» Work instructions
From the entries that follow, copy exactly the lines beginning at the line holding "Rs-130 Platina Rs130 Tusa Scuba" and continuing through the line holding "Elegant Renovation! HUGE".

» Supplied data
--- START ---
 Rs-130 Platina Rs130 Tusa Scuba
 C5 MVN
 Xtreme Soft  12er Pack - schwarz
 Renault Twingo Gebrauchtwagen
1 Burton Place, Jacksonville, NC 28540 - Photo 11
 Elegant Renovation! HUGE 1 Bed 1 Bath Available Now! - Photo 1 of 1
--- END ---
--- START ---
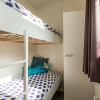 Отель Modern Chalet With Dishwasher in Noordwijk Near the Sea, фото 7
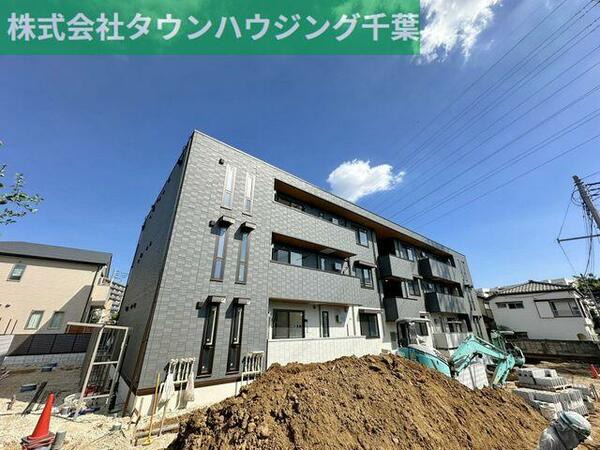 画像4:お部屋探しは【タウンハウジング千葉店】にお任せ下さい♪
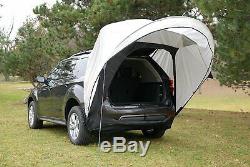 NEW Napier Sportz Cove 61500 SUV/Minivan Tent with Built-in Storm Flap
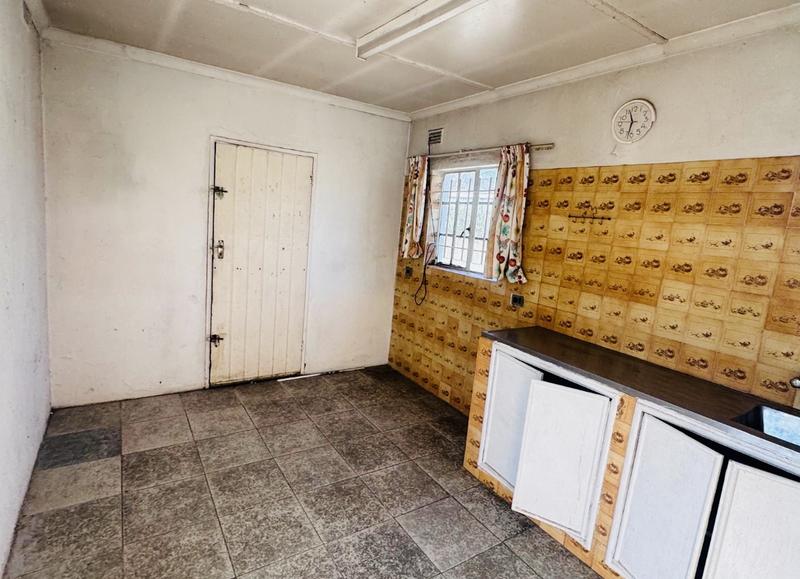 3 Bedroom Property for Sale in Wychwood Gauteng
--- END ---
» Response area
 Rs-130 Platina Rs130 Tusa Scuba
 C5 MVN
 Xtreme Soft  12er Pack - schwarz
 Renault Twingo Gebrauchtwagen
1 Burton Place, Jacksonville, NC 28540 - Photo 11
 Elegant Renovation! HUGE 1 Bed 1 Bath Available Now! - Photo 1 of 1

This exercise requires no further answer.